Peter Voser, CEO of Royal Dutch Shell, made a similar forecast in an October speech to the World Business Forum in New York, saying that “even with rapid growth of renewable energy, fossil fuels and nuclear power will still supply at least 70 percent of the world’s energy in 2050.”
The transition to cleaner forms of energy will take decades, Voser said, noting that it typically takes 25 years for a new source to capture just 1 percent of the energy market.
China provides a perfect example of the problem. While the government’s goal in the world’s largest and fastest-growing nation is to have 20 percent of its energy come from renewable sources by 2020—and it has doubled the number of wind-energy plants in each of the last four years and committed to building 30 new emission-free nuclear power plants—China also has plans to build more than 550 new coal-fired power plants over the next eight years. As a result, some experts expect China to account for half the world’s growth in greenhouse gas emissions over the next 20 years.

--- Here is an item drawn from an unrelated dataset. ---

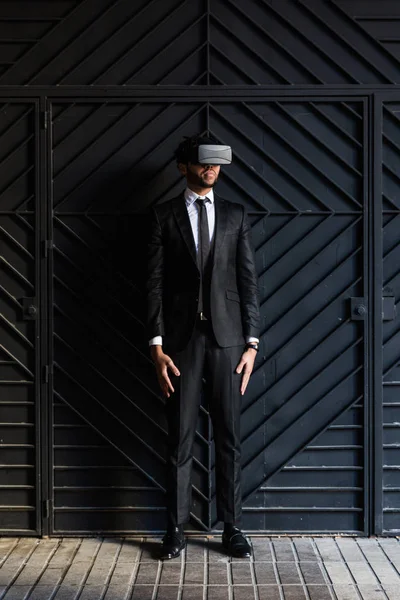 afro işadamı sanal gerçeklik simülasyon oyun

To help address that dilemma, the IEA in a separate report this fall called for construction of 3,400 carbon-capture and storage projects by mid-century, mostly in developing nations that will account for 97 percent of the growth in emissions. The cost would be more than $5 trillion, with $275 billion needed in China and India just for construction of 62,000 miles of underground pipelines. Indeed, one of President Obama’s key achievements on his recent Bejing trip was the establishment of a robust new initiative with U.S. and China cooperation on clean coal research and development. Norway has suggested a World Bank trust fund should finance CCS projects, as a way to meet the demands of developing nations and that the industrialized world bears the brunt of climate change mitigation costs.
Yvo de Boer, executive secretary of the United Nations Framework Convention on Climate Change, has called for global spending of $100 billion annually to help vulnerable nations adapt to climate change and $200 billion annually to develop clean energy sources.
Thanks largely to the recognition of de Boer and other negotiators that there is insufficient time and consensus among nations to craft a legally binding agreement, it seems more realistic to develop something akin to a political agreement—one where the President’s and China’s aspirational limits on carbon emissions can set the stage for longer-term negotiations. In the meantime, the U.S. and global economies need time to recover. Until the U.S. economy is growing again and the 2010 elections are completed, it is highly unlikely that Congress will take any action on climate legislation.